Plants live in tight association with microbes, especially belowground where fungi and bacteria live on and inside the roots of plants. The relationship can be beneficial or harmful to the plant. Some microbes cause plant diseases by decomposing roots. Others trade nutrients with the roots in return for sugars produced aboveground by leaves.
We investigate two main aspects of the relationship between plants and microbes in the soil. First, as it pertains to weeds, we want to know if soil microbes can help or hinder plant invasions. Three highly invasive weeds of contrasting life history strategies; cheatgrass, knapweed and leafy spurge, co-occur with remnants of native plant vegetation. This creates a unique opportunity to observe, characterize, and manipulate interactions between plants and belowground microbial communities. We outline a number of short, intermediate and long-term research projects that will significantly enhance our knowledge regarding plant microbe interactions and soil processes, with the overall goal to better understand, predict and counteract plant invasions, and to restore and manage invaded ecosystems.
Second, we seek to understand how the relationship between plants and soil influences the function of ecosystem processes. Soil microbes are responsible for organic matter decomposition and nutrient cycling between the atmosphere and the land. On this project we collaborate with the Earth Microbiome Project (EMP). The goal is to map and understand the diversity of microorganisms in habitats around the world. We mapped microbial diversity and function across gradients of weed invasions.
The image above shows a western white pine root colonized by ectomycorrhizal fungi, shown at 8x magnification.
Fungi are heterotrophic organisms and are unable to produce their own food. Instead, they exude enzymes to break down organic material and absorb essential elements, like nitrogen and phosphorus, from their environment.
Ectomycorrhizal fungi (EMF) form mutualistic relationships with plant root tips (Image 1a, arrow). They grow a fungal sheath around the root, and from the sheath, hyphae extend into the soil and increase the plant’s access to water and nutrients. In exchange, the plant provides EMF with the carbohydrates they need to survive. Uncolonized root tips (Image 1b, arrow) lack a fungal sheath and the benefits that EMF provide.
EMF may also have the ability to reduce plant disease caused by insect and fungal pathogens (Bennett et al. 2017, Mateos et al. 2017). In collaboration with the Dorena Genetic Resource Center (DGRC), we hope to determine if EMF influence disease in western white pines exposed to the blister rust pathogen, Cronartium ribicola.
In September 2019, a small subset of western white pine seedlings from the DGRC experiment were harvested to evaluate the effectiveness of our EMF inoculations earlier this year (above).
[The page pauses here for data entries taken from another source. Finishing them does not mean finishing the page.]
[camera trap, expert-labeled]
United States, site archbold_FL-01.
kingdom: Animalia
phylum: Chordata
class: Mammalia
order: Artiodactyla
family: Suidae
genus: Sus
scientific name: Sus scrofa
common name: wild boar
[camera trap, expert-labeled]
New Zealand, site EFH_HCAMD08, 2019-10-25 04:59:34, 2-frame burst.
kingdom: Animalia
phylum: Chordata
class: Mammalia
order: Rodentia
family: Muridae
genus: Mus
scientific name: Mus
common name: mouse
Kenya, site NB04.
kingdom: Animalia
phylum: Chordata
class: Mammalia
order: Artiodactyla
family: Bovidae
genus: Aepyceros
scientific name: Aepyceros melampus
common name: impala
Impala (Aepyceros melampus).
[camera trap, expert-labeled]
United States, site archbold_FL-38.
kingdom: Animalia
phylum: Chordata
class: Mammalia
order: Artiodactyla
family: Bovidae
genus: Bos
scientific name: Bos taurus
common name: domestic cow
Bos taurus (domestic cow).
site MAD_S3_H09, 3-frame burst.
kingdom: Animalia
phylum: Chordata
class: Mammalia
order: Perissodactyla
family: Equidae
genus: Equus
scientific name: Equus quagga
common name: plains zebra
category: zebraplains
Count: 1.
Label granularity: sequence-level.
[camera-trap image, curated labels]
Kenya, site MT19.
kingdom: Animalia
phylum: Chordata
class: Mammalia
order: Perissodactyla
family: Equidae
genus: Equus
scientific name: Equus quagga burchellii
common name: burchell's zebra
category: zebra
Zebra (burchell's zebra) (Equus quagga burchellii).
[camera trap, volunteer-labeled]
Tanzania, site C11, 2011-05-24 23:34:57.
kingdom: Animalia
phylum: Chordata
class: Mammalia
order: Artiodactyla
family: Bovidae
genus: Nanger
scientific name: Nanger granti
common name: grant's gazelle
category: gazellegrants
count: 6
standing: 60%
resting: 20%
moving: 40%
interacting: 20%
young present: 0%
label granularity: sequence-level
The seedlings were sent to Dr. Peter Kennedy’s laboratory at the University of Minnesota, where they performed the initial processing and assessment of root colonization.
Each root system was cut into multiple pieces and rinsed with water to remove the soil. A portion of the roots were randomly selected for EMF quantification (Image 4, photos by Peter Kennedy). We will ‘score’ the roots by counting the number of colonized root tips. This will allow us to estimate the percent colonization of the root system for each seedling. We will relate this data to disease severity next spring.
Bennett JA, Maherali H, Reinhart KO, Lekberg Y, Hart MM, Klironomos J. Plant-soil feedbacks and mycorrhizal type influence temperate forest population dynamics. Science. 2017 Jan 13;355(6321):181-4.
Mateos, E., Olaizola, J., Pajares, J.A., Pando, V., & Diez, J. J. (2017). Influence of Suillus luteus on Fusarium damping-off in pine seedlings. African Journal of Biotechnology, 16(6), 268-273.
Emily graduated from Montana State University in 2016, earning a B.S. in Biological Sciences with a concentration in Conservation Ecology & Biology and minor in Statistics. While in school, she spent time at MPG Ranch capturing and monitoring painted turtles.
After finishing her degree, Emily worked as a microbiology intern at MPG where she prepared samples for DNA sequencing and cultured fungi from plant tissue. Upon completing her internship, Emily transitioned into her current role as a laboratory technician where she assists with projects relating to plant-fungal interactions, natural history, and light microscopy.
Outside of work, Emily enjoys reading, fishing, and riding her horses across Montana’s beautiful landscape.